The state of North Carolina has restored lost salary and retirement benefits to a former magistrate whom officials forced out because she wouldn’t abandon her religious beliefs to perform civil marriage ceremonies for same-sex couples.

Gayle Myrick won $300,000, including $122,660 in back pay, in a settlement agreement made public Wednesday by her lawyers at Becket, a Washington-based nonprofit that defends religious freedom.

“This case is about protecting the dignity of everyone in our diverse society,” Becket counsel Stephanie Barclay told The Daily Signal in an email. “Faith and sexual orientation are deeply important to the identity of many people, and these two things don’t have to be at odds with each other.”

An administrative law judge ruled nearly a year ago that the state violated civil rights laws when it forced Myrick to resign as a Union County magistrate because of her religious beliefs about marriage.

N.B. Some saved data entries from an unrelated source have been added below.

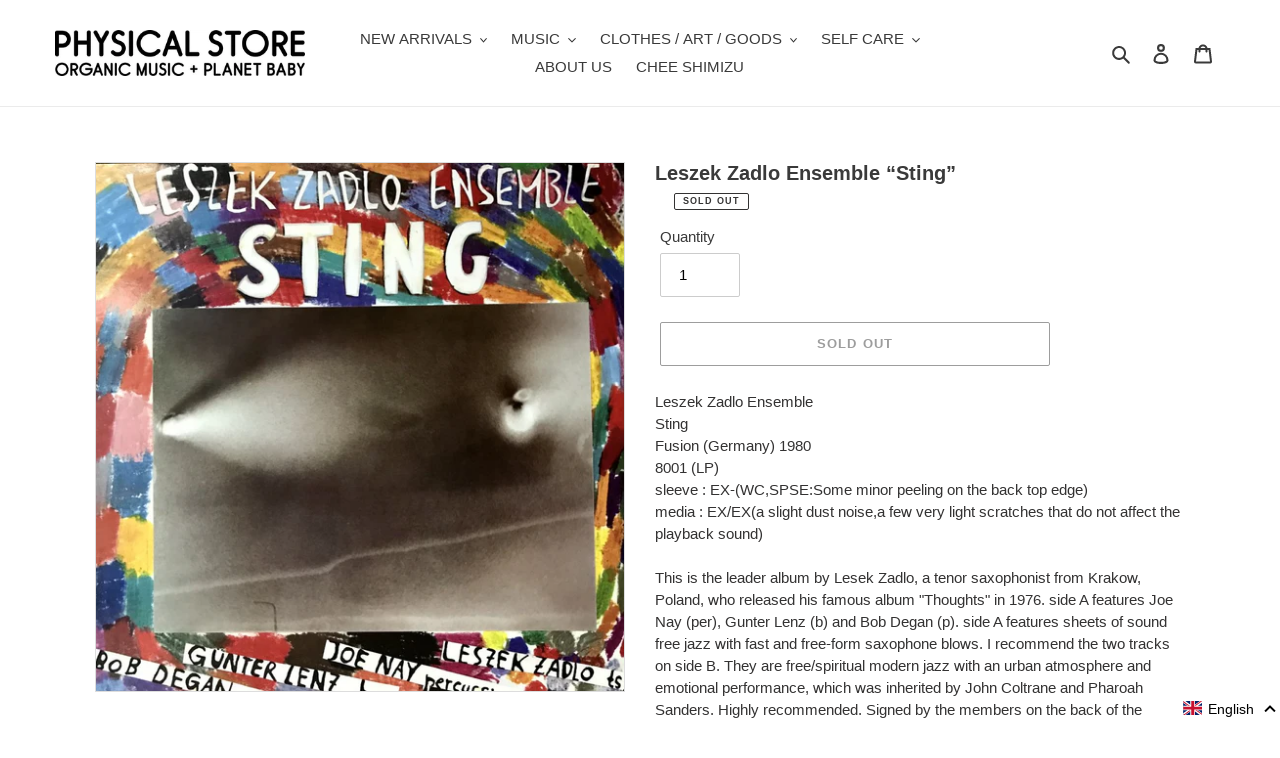

--- FILE ---
content_type: text/css
request_url: https://organicmusic.jp/cdn/shop/t/1/assets/style.css?v=1828131273097392821613014918
body_size: -581
content:
.rte .mn01 a:not(.btn){
 	border-bottom:0;
}

.rte .mn01 a:hover{
color:#CC6600;
	text-decoration: underline;

}

.product_tags a{
 	border-bottom:1px solid currentColor;
	padding-bottom:1px;
}

.tbl_shp td{
  text-align:center;
}

--- FILE ---
content_type: text/javascript; charset=utf-8
request_url: https://organicmusic.jp/en/cart/update.js
body_size: 522
content:
{"token":"hWN83enj6CkzxcDab86k8lj0?key=6dcbc487ef274f0504abe71f13463615","note":null,"attributes":{"language":"en"},"original_total_price":0,"total_price":0,"total_discount":0,"total_weight":0.0,"item_count":0,"items":[],"requires_shipping":false,"currency":"JPY","items_subtotal_price":0,"cart_level_discount_applications":[],"discount_codes":[],"items_changelog":{"added":[]}}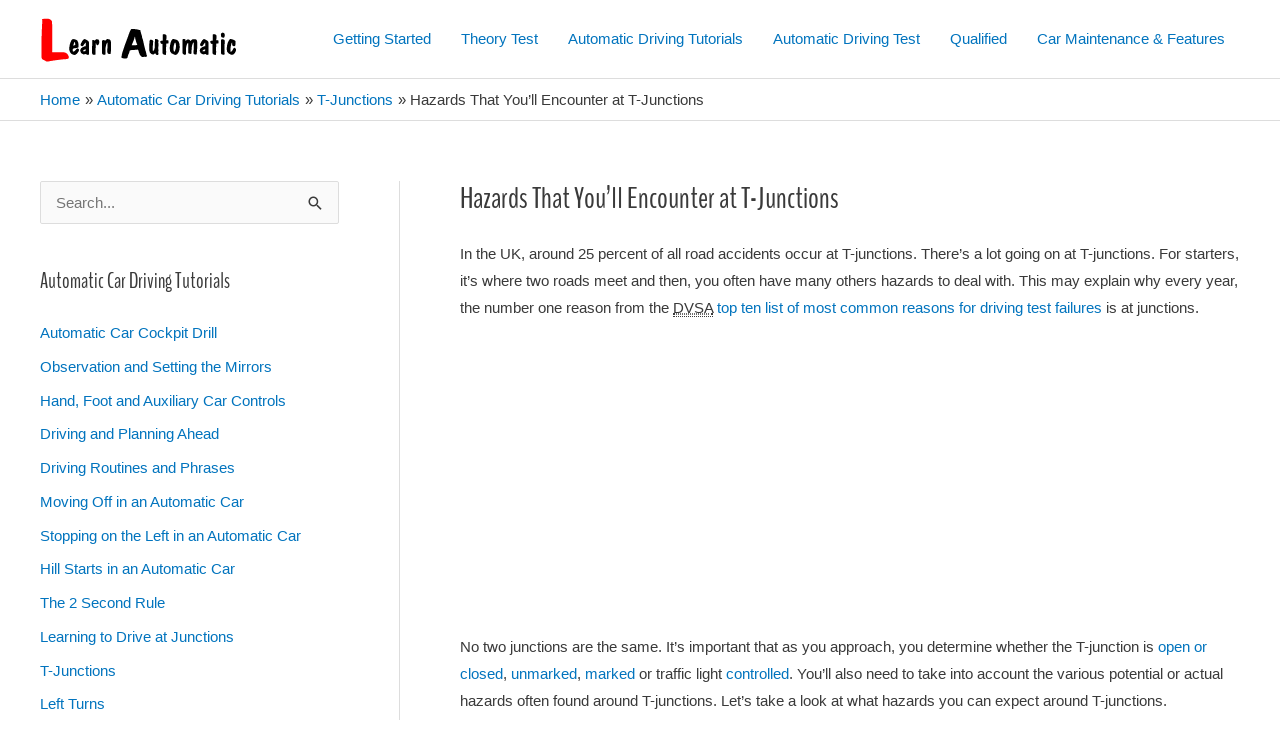

--- FILE ---
content_type: text/html; charset=utf-8
request_url: https://www.google.com/recaptcha/api2/aframe
body_size: 258
content:
<!DOCTYPE HTML><html><head><meta http-equiv="content-type" content="text/html; charset=UTF-8"></head><body><script nonce="xzqwAClnHAwCu6hYOUtojA">/** Anti-fraud and anti-abuse applications only. See google.com/recaptcha */ try{var clients={'sodar':'https://pagead2.googlesyndication.com/pagead/sodar?'};window.addEventListener("message",function(a){try{if(a.source===window.parent){var b=JSON.parse(a.data);var c=clients[b['id']];if(c){var d=document.createElement('img');d.src=c+b['params']+'&rc='+(localStorage.getItem("rc::a")?sessionStorage.getItem("rc::b"):"");window.document.body.appendChild(d);sessionStorage.setItem("rc::e",parseInt(sessionStorage.getItem("rc::e")||0)+1);localStorage.setItem("rc::h",'1768971869963');}}}catch(b){}});window.parent.postMessage("_grecaptcha_ready", "*");}catch(b){}</script></body></html>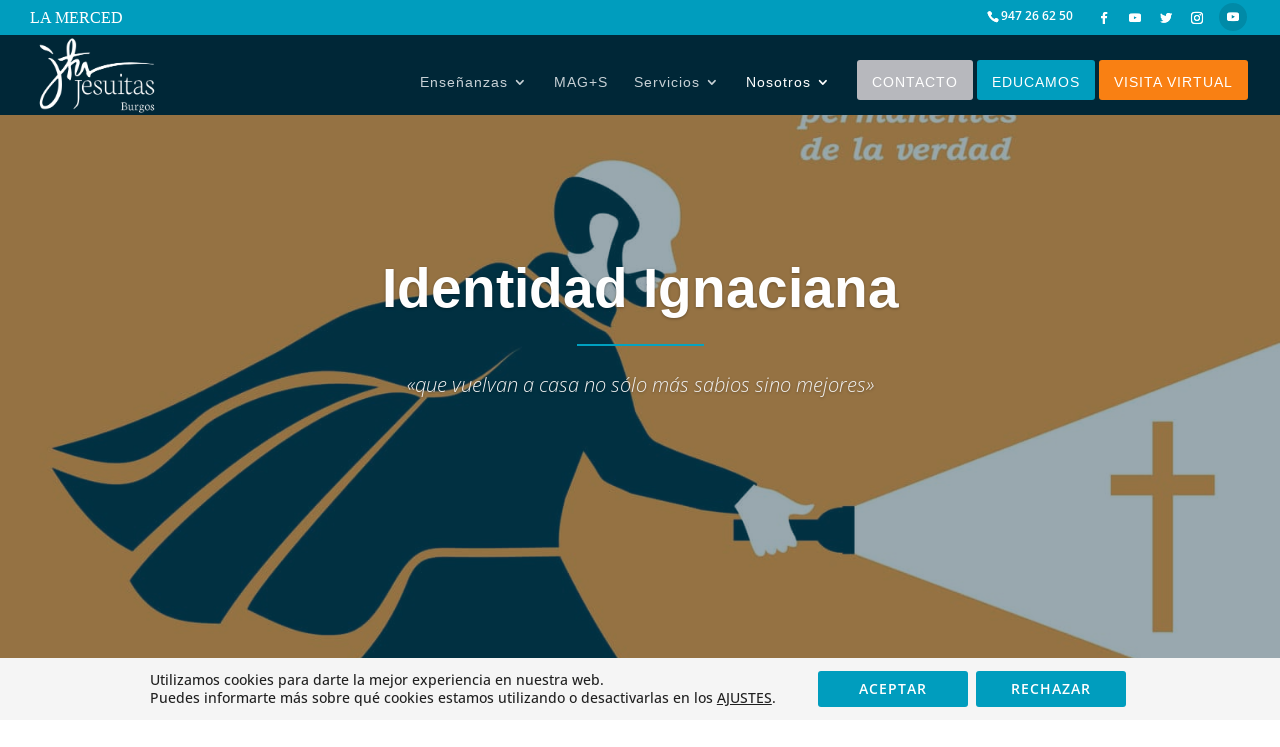

--- FILE ---
content_type: application/javascript
request_url: https://jesuitasburgos.com/wp-content/uploads/wtfdivi/wp_footer.js
body_size: 134
content:
jQuery(function($){$('.et-social-icons:not(:has(.et-social-youtube))').append('<li class="et-social-icon et-social-youtube"><a href="http://sjdigital.es" class="icon" alt="YouTube" aria-label="YouTube"><span>YouTube</span></a></li>&nbsp;');});jQuery(function($){});jQuery(function($){$('#et-info-phone').wrap(function(){var num=$(this).text();num=num.replace(/[^0-9+]+/g,'-');num=num.replace(/^[-]|[-]$/g,'');return'<a href="tel:'+num+'"></a>';});});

North Carolina was “obligated to provide an accommodation” to Myrick as provided by federal law, Judge Michael Devine’s March 8 ruling said.

Myrick, now 68 and a resident of the Charlotte area, originally filed a discrimination complaint with the U.S. Equal Employment Opportunity Commission under the federal Government Employee Rights Act. The final settlement in Myrick v. EEOC ends the case.

Becket produced this video about Myrick’s case:

“The state of North Carolina should not have discriminated against Gayle Myrick for her sincerely held religious beliefs about marriage. Accommodating her conscience took nothing away from same-sex couples’ ability to obtain marriage licenses,” Ryan T. Anderson, a senior research fellow at The Heritage Foundation, and Emilie Kao, a lawyer who directs Heritage’s DeVos Center for Religion and Civil Society, said in a joint statement to The Daily Signal.

“Our country has found ways to honor the consciences of those with differing views on the death penalty, the draft, and abortion. And federal employment anti-discrimination law requires we do the same on marriage too. Anything less would be un-American,” Anderson and Kao said.

Here’s what happened to Myrick, according to Becket:

As a magistrate, Myrick issued warrants, set bail, processed fines for traffic violations, and occasionally performed civil marriage ceremonies.

Even before the Supreme Court redefined marriage to include same-sex unions in 2015, Myrick, an evangelical Christian, decided that she didn’t want to stop any couple from getting married but knew it would violate her religious beliefs to officiate at a same-sex wedding.

Her immediate supervisor proposed that Myrick could shift her schedule by a couple of hours so she wouldn’t be at work when other magistrates did marriage ceremonies.

The state government rejected this accommodation, however, and forced Myrick to resign in October 2014, two weeks before her retirement benefits vested.

“I have always wanted to find a way to protect everyone’s dignity,” Myrick said at the time, according to a written statement provided by Becket. “The solution in my case would allow any couple to get lawfully married without facing rejection or delay, and magistrates with religious beliefs like me could step aside and still keep our jobs.”

Later in 2015, state lawmakers passed a bill allowing magistrates to decline to perform same-sex marriages if they cite religious beliefs. In doing so, they must refrain from all marriage ceremonies, the Associated Press reported.

Other magistrates in Union County routinely shifted schedules for various reasons, including vacations or night classes, Myrick’s lawyers argued, and she could have kept her job if she made the change for a reason not motivated by faith.

“If one government employee can change their work schedule to go fishing, another should absolutely be able to change their schedule for their faith,” Barclay told The Daily Signal.

State officials later acknowledged treating Myrick unfairly, she said, and the Nov. 27 settlement agreement “makes her whole” by paying the lost salary and retirement benefits.

W. Ellis Boyle, a lawyer in Raleigh, also represented Myrick.

A spokeswoman for the North Carolina Justice Department, the agency that represented the state in the case, declined comment Wednesday, AP reported.